Collected data
· · ·

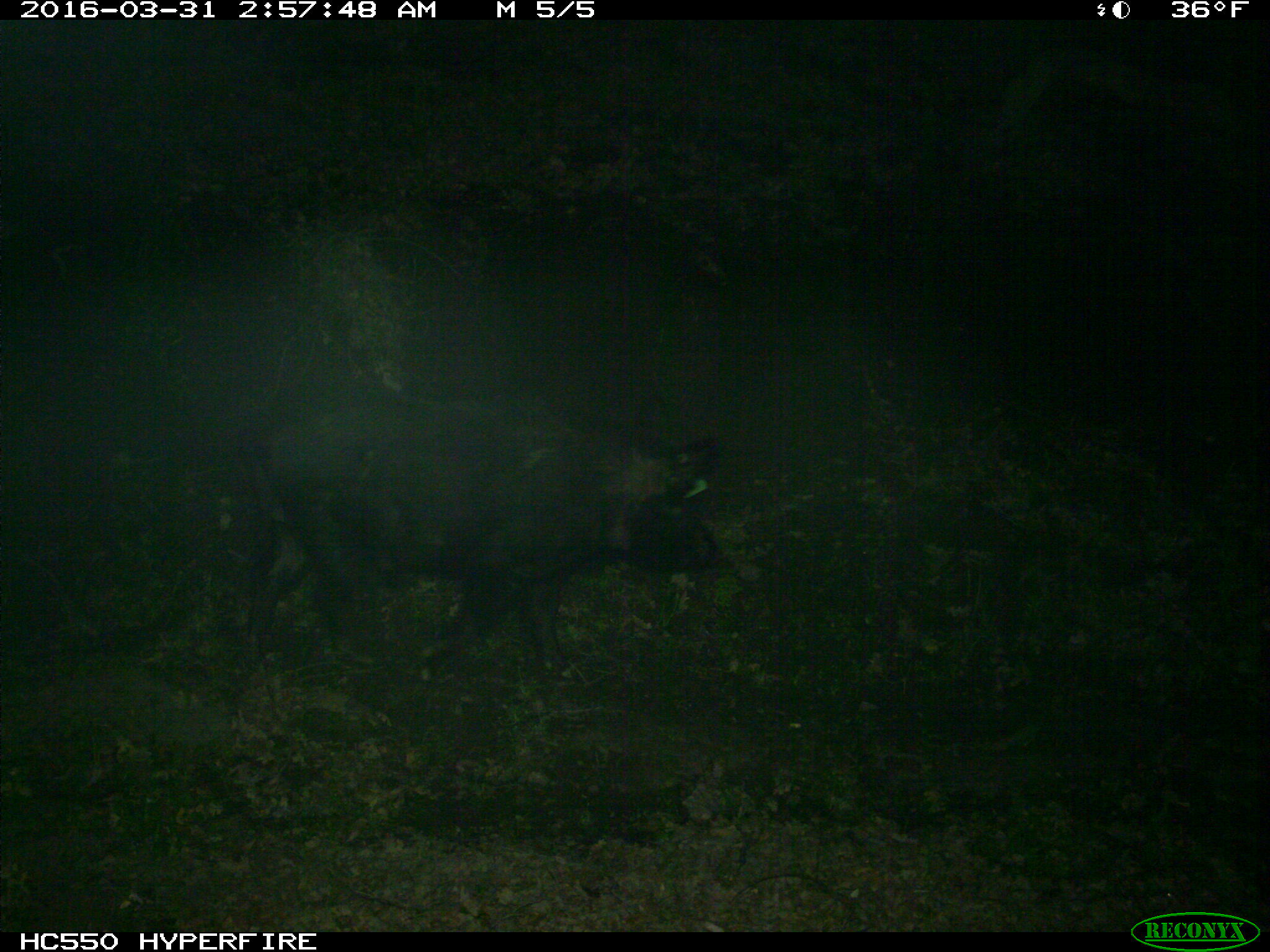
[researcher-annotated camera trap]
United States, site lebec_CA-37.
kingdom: Animalia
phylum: Chordata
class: Mammalia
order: Artiodactyla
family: Suidae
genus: Sus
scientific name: Sus scrofa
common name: wild boar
Sus scrofa (wild boar).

· · ·

Print the entries again exactly as they appear above. Do not print the pictures.

[researcher-annotated camera trap]
United States, site lebec_CA-37.
kingdom: Animalia
phylum: Chordata
class: Mammalia
order: Artiodactyla
family: Suidae
genus: Sus
scientific name: Sus scrofa
common name: wild boar
Sus scrofa (wild boar).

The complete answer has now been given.